(Collected data)
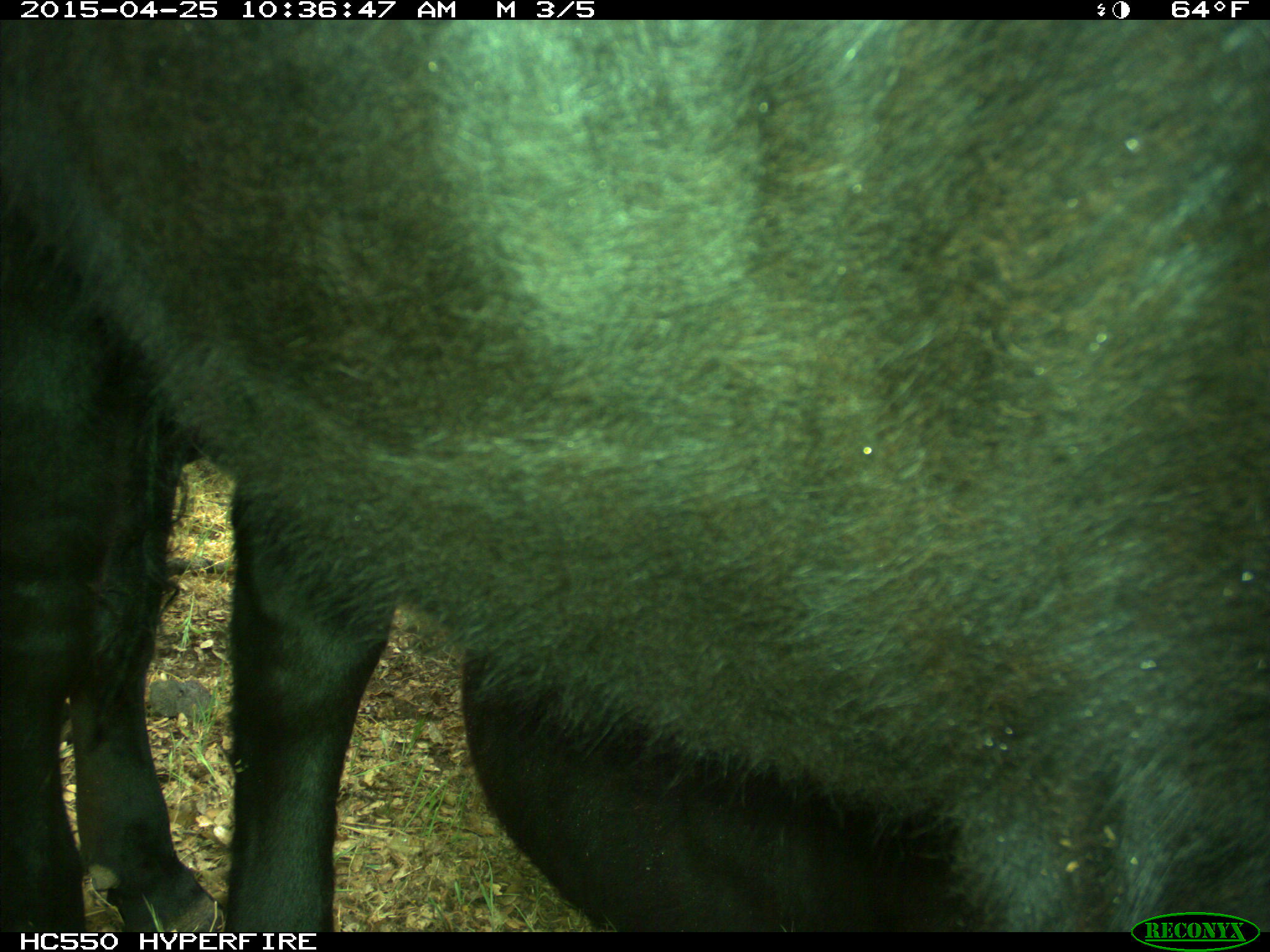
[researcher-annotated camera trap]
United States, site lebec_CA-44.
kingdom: Animalia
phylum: Chordata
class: Mammalia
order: Artiodactyla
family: Suidae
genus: Sus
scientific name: Sus scrofa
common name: wild boar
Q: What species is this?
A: Sus scrofa (wild boar).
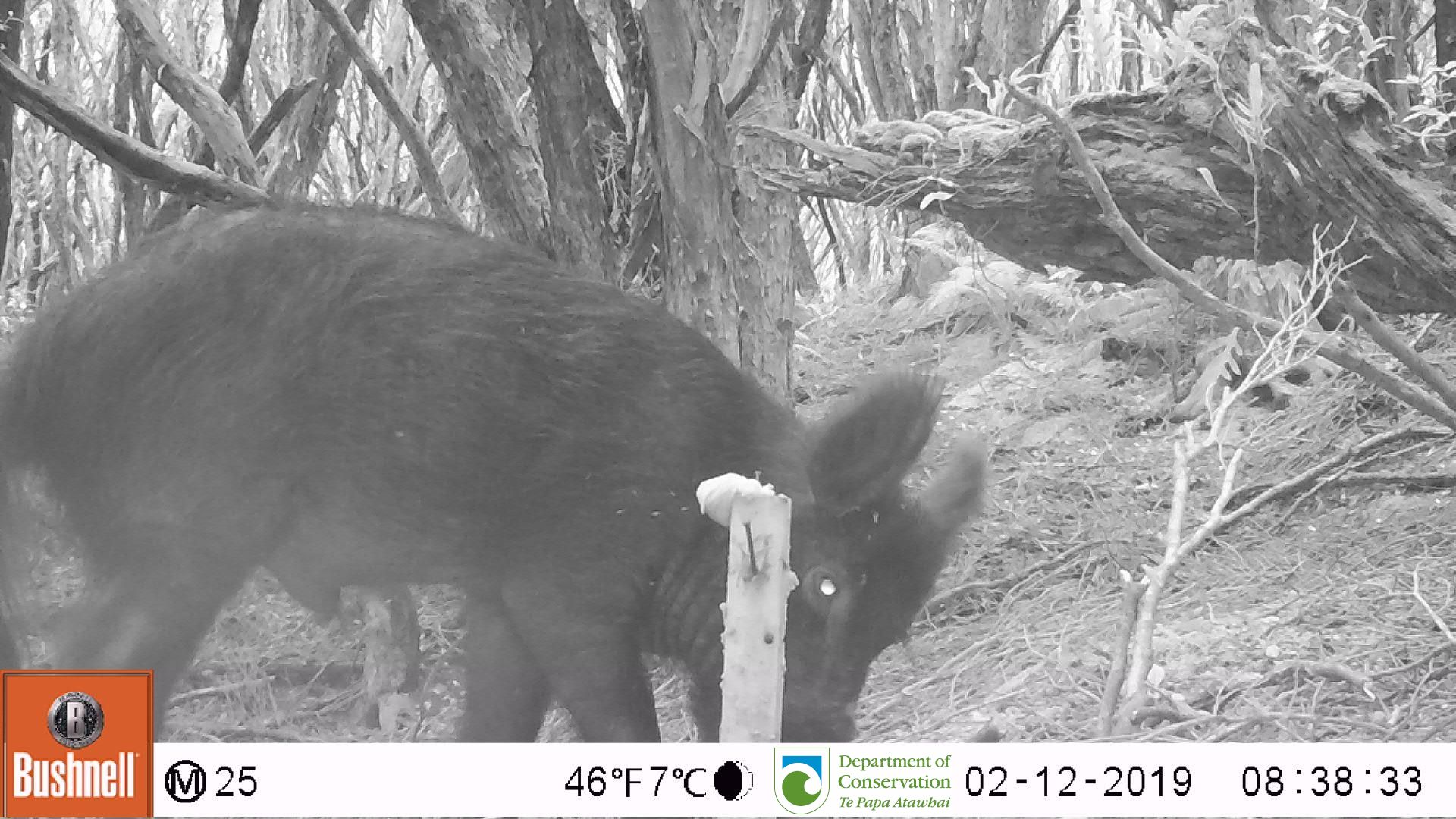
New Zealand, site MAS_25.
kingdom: Animalia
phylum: Chordata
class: Mammalia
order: Artiodactyla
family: Suidae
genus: Sus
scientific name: Sus scrofa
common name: pig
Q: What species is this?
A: Pig (Sus scrofa).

Task statement:
Each record above should be copied character for character, with pictures dropped.

Output of the exercise:
[researcher-annotated camera trap]
United States, site lebec_CA-44.
kingdom: Animalia
phylum: Chordata
class: Mammalia
order: Artiodactyla
family: Suidae
genus: Sus
scientific name: Sus scrofa
common name: wild boar
Q: What species is this?
A: Sus scrofa (wild boar).
New Zealand, site MAS_25.
kingdom: Animalia
phylum: Chordata
class: Mammalia
order: Artiodactyla
family: Suidae
genus: Sus
scientific name: Sus scrofa
common name: pig
Q: What species is this?
A: Pig (Sus scrofa).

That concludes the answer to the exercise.